Thomas, Thanks so much for this. Made the job so much easier to know what was ahead. So satisfying to step on the pedal and have full pressure. I've used the wheel bearing video as well. Thanks for taking the time to film.
hopefully you still read comments for old vids, great video, really helpful! but why do they have 2 pressure switches? my brake lights were stuck on, i unplugged one of the switches and they work fine now, so whats the 2 switches do?
It's a fail safe / backup for when one switch or brake master cylinder piston / circuit fails... also, a pressure difference between the two brake master cylinder pistons (brake circuits) will illuminate a warning light in the cluster (the one that lights up when the parking brake is pulled) when the brake pedal is pushed.
Basically bench bleeding, but if you let the air out at those fittings, you shouldn't have to bleed the rest, since no air could have entered the open lines (fluid would have to come up & out to allow air to go down).
@@EXOVCDS if you purchase the master with the 3 prong switches all ready installed (part # 251611021c) and your existing plugs are 2 prong, can you just bend the outer prong out of the way and your good?
ciao thomas, Ho una vw t3 air e ho il pedale del freno che con il motore che scende fino alla fine della corsa, devo sapere se dipende dal cilindro principale del cilindro principale o dal cilindro che si trova appena sopra il pedale del freno? grazie per la risposta Alessandro padova italia
Got my shiny new part and am itching to start, but I just called my third parts store and got the same "Rubber grease?" What exactly am I looking for and why does nobody know what this is?
Hey Thomas, are you saying that provided you didn’t have air in the lines before you did the MC, and you do the bubble technique you showed that you don’t need to bleed the brakes? I just took my 85 out for a ride withou bleeding and it seemed fine. No squishy pedal. Good stopping power. Drove for about twenty minutes through hilly towns. I don’t want to bleed it if I don’t need to. Thanks!
Thanks Thomas. Pedal was firm from the start. No sign of any typical sinking or squishiness. I have to say I have learned a lot from you. I would never have attempted half the shit I’ve done on my van without checking your RU-vid first. So, THANK YOU.
The master cylinder is in backwards in that car. I replaced the booster on my T4. They give you just enough wiggle in the brake lines and room to pull the booster out from behind the master cylinder.
Hey Thomas. That is one interesting design that you have to pull the cluster to change the master cylinder. Tell me that I'm wrong, but it looks like you have to pull the top plastic cover to check the brake fluid? Thanks for the video!
stuzman52 Yeah, just pull the brown cover and you can check brake / clutch fluid... changing the brake booster or pedal assembly is even more fun (dash removal required).
What kind of ratchet/extension/joint/socket setup are you using for the fasteners? That seems like an incredibly useful setup for tight spaces where space is very limited. Maybe something for tool of the week?

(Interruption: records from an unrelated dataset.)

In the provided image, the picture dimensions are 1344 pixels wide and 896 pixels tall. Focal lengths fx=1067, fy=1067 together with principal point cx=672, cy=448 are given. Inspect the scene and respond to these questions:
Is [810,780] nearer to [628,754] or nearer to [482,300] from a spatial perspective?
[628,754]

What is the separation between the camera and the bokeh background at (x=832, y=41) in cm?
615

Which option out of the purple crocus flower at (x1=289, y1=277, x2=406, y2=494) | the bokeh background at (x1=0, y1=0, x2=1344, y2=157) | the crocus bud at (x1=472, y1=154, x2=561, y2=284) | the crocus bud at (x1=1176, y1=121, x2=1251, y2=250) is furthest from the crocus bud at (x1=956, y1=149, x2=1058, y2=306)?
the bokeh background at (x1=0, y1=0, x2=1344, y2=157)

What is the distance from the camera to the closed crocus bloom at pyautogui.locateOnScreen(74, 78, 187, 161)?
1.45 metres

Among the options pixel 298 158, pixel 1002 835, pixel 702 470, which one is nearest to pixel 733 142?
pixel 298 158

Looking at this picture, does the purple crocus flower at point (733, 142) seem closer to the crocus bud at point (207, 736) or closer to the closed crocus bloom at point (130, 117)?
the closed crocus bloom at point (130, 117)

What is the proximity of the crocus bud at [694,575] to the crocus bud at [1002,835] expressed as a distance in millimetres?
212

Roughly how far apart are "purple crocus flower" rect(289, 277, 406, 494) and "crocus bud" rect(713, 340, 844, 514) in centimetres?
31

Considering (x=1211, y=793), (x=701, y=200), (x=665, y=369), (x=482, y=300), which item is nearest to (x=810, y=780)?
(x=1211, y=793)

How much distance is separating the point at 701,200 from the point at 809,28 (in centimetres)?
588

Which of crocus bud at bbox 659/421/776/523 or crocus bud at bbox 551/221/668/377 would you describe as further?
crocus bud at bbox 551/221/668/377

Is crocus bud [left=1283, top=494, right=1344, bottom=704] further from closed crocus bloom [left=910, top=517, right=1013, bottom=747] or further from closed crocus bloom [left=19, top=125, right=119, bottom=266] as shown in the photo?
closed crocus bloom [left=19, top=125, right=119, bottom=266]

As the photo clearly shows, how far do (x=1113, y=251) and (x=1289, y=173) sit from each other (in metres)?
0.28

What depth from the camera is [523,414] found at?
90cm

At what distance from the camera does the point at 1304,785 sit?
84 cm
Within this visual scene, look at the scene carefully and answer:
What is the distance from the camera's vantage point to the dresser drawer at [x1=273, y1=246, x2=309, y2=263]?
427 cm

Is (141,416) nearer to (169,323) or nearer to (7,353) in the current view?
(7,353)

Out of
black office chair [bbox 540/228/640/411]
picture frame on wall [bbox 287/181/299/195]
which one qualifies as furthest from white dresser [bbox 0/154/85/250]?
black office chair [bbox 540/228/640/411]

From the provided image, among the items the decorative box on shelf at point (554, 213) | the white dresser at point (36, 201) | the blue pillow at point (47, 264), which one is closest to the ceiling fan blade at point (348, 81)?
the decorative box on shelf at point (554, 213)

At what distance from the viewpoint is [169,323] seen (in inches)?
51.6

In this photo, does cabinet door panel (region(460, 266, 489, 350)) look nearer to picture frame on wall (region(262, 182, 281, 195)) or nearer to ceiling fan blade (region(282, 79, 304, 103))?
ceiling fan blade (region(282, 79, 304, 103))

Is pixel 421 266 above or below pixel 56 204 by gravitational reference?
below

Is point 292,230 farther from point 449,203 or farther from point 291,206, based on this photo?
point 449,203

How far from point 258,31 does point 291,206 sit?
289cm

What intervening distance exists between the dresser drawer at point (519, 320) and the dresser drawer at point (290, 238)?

***** I've seen these in your videos before, for the life of me I can't understand why I didn't pick up on the shallow-socket being part of the joint. Thats perfectly sensible. And genious.
Typey1 This is only for master cylinder bleeding... if you have air in the lines, you will still have to pressure bleed at the wheel cylinders / calipers.
do I can even use this method of bleeding when I’ve changed the whole part with brake booster and cylinder? BTW: nice Videos Thomas! Always helped me out in the past 👍🏻Thx
I am replacing one soon. I saw that you opened up the connections to the master cylinder looking for air bubbles. Wondering if, during this process, you were tapping the brake pedal. Not a critique...just want to ensure I do it right!
When the brake pedal is in the rest / off position, the ports in the MC are open (so that fluid can return into the reservoir)... with the ports open, fluid can freely drip from the fitting port, letting / pushing the air out. If you want, you can apply pressure and push the air out. Before releasing the pedal, close the fitting so that no air is sucked back in. Open / loosen the fitting again and push the pedal... close the fitting and release the pedal. Whichever method works best for you.
I can't believe that you we're sitting on the job no seriously I never replace one yet what was the issue low pedal or no pressure to one or both of the master ports my bet is that if you applied pressure to the brake pedal the pedal would go down slowly ? I see that it was the vanagon week I see at least 3 of them.
V10PDTDI Yes, pedal dropped slowly the first half of application... pumping the pedal quickly can hold pressure, but if you apply slowly as you come to a stop, the pedal would sink. I've replaced a few since working on VW's, but you are right, it's not a common issue (just like with any model, as long as the brake fluid is flushed regularly).
V10PDTDI I have done one mk4. A few mk3... we usually see cars that have prior lack of service (brake fluid flushes). Once the customer sticks with us, we flush on a regular basis.